Conventional MR sequences produce only positive longitudinal magnetization. Conversely, inversion recovery (IR) sequences are displayed after rotating the positive longitudinal magnetization into negative magnetization, so IR sequences can generate more tissue contrast [2]. T1IR is an MRI sequence with 180 radio-frequent pulses with high lesion CNR and GM-WM contrast ratio than T1SE sequence, so it can be used in the evaluation of various neoplastic space-occupying lesions and demyelinating diseases such as multiple sclerosis [1]. In our study, we compared between T1IR and T1SE on 50 patients with different brain diseases aiming to reveal superiority of each sequence in each brain disease. In our study, on non-contrast sequences, T1IR was better than T1SE, giving higher CNR with mean value − 13.04 (1.20) for all types of lesions (multiple sclerosis, intra-axial, and extra-axial space-occupying lesions).
The same of our results were reported by Bing et al. [1] in a study carried on 30 patients with various neurologic diseases, and T1IR was superior to T1SE with improved determination of lesion extent, conspicuity, and lesion delineation; this was because T1SE had the poorest GM-WM contrast and poor lesion-to-background contrast by visual comparison between T1SE and T1IR. As well, Rydberg et al. [11], in a study carried on 15 patients with contrast-enhancing brain space-occupying lesions, showed that T1IR had quantitatively comparable or superior lesion-to-background contrast ratio, GM-WM contrast ratio, and superior CSF-WM contrast ratio; also, it provided qualitatively superior lesion detection compared to T1SE, as well as, superior lesion conspicuity and image contrast. In the same context, Lee et al. [12], in a study carried on 15 patients with 18 lesions, showed that T1IR was superior to T1SE in the determination of lesion extent in 16 lesions and provided higher CNR and GM-WM contrast ratio, but it takes more time than T1SE. However, Qian et al. [3] reported opposite results to our study, as T1SE was sensitive than T1IR in the detection of brain metastasis, but this can be accounted by the difference of nature of the disease, because many of metastatic lesions included in this study were small hemorrhagic lesions that were better detected on T1SE because of its sensitivity to hemorrhagic lesions.
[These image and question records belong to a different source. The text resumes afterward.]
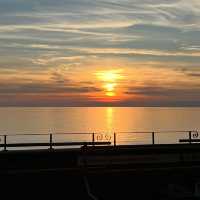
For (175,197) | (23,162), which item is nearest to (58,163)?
(23,162)

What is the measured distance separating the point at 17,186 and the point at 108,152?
14.5ft

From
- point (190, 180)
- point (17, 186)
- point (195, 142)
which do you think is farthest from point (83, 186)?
point (195, 142)

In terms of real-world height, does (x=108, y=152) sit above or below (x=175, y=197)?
above

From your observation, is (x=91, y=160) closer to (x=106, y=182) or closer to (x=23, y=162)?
(x=106, y=182)

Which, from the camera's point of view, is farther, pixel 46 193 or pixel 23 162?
pixel 23 162

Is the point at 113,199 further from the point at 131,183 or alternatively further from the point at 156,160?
the point at 156,160

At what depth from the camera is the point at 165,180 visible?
18.3 metres

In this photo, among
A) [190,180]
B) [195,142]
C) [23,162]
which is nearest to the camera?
[190,180]

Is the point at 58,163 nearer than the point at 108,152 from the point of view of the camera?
No

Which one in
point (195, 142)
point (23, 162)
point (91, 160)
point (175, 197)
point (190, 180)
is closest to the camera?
point (175, 197)

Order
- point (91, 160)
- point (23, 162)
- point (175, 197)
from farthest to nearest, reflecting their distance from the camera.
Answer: point (23, 162)
point (91, 160)
point (175, 197)

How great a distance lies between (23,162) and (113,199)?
20.4 feet

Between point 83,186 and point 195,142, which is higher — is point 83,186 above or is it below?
below

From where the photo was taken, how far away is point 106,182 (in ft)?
60.1
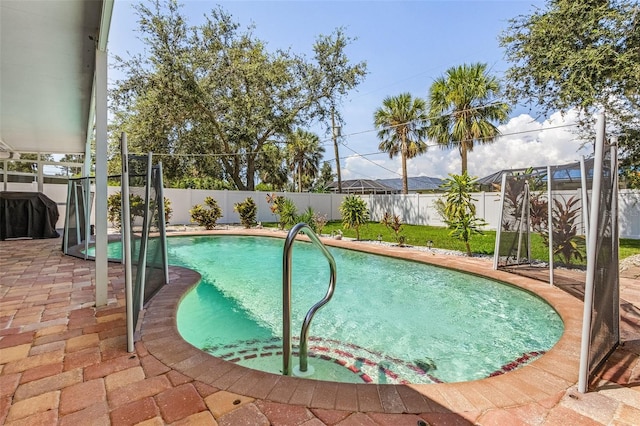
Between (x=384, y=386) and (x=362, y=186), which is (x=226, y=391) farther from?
(x=362, y=186)

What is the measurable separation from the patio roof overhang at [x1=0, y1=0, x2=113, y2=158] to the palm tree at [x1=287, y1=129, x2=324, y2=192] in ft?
60.6

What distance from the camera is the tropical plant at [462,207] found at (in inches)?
279

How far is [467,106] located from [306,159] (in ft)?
50.9

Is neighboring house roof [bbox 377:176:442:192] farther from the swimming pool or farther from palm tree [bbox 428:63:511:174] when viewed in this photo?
the swimming pool

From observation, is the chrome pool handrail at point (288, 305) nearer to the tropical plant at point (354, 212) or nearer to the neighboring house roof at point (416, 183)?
the tropical plant at point (354, 212)

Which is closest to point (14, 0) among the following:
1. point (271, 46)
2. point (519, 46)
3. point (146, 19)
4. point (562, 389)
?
point (562, 389)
We also reported in our study that after giving intravenous contrast media, T1IR was better than T1SE, giving higher CNR in lesions with low enhancement ratio with mean value 18.91 (2.68) vs 1.05 (0.59). On the other side, T1SE was better than T1SE in lesions with high enhancement ratio with mean value 21.24 (1.92) vs 0.64 (0.37). This goes on with results of Bandai et al. [13], in which T1IR provided higher tumor-to-WM contrast ratio with mean value 38.89 (2.68) in 13 enhanced tumors, and it also revealed 7 non-enhanced and low enhanced tumors that were poorly visualized on T1SE. The same results were reported in other studies [14, 15].
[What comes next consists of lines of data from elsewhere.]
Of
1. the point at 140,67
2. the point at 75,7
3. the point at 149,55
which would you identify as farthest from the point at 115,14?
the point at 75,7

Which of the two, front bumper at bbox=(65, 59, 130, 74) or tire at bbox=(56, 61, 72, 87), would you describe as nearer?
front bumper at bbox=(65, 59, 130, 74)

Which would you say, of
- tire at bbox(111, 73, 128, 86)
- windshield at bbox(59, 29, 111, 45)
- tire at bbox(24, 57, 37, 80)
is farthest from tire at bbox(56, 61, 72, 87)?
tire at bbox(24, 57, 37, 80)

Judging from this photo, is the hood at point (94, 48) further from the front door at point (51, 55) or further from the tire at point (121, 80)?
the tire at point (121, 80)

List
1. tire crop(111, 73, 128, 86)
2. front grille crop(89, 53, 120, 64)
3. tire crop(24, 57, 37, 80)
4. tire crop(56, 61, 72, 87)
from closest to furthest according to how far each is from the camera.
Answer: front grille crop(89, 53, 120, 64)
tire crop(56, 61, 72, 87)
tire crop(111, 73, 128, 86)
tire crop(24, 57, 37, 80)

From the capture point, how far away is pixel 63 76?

In our study, T1IR aided in the detection of higher number of lesions than T1SE especially in patients with multiple sclerosis with mean value 10.67 (2.26) vs 3.89 (1.05). This seemed consistent with Harel et al. [16], Sethi et al. [17], and Nelson et al [18] who showed that T1IR improved the detection of cortical and juxtacortical lesions in progressive multiple sclerosis with accurate localization of them; this can be due to the higher WM-GM contrast ratio, making it extremely useful in follow-up of these patients.
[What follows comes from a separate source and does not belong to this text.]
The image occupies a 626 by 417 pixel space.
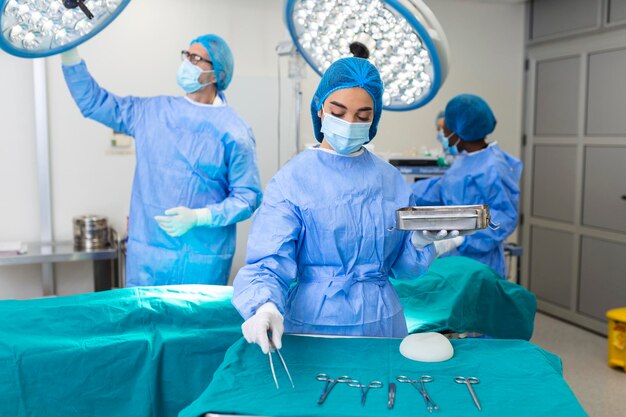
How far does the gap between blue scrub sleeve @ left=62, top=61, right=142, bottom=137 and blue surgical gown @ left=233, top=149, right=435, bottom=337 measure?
48.6 inches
We encountered some limitations in our study. Firstly, our study included only 50 patients; this number reveals minor differences between T1IR and T1SE especially with different brain lesions. Secondly, most of our MS patients were in inactive state. Therefore, we could not assess their SI on post-contrast lesions. Finally, we did not assess the size of lesions in both sequences. Hence, more studies should be done to reveal the full comparison between both sequences.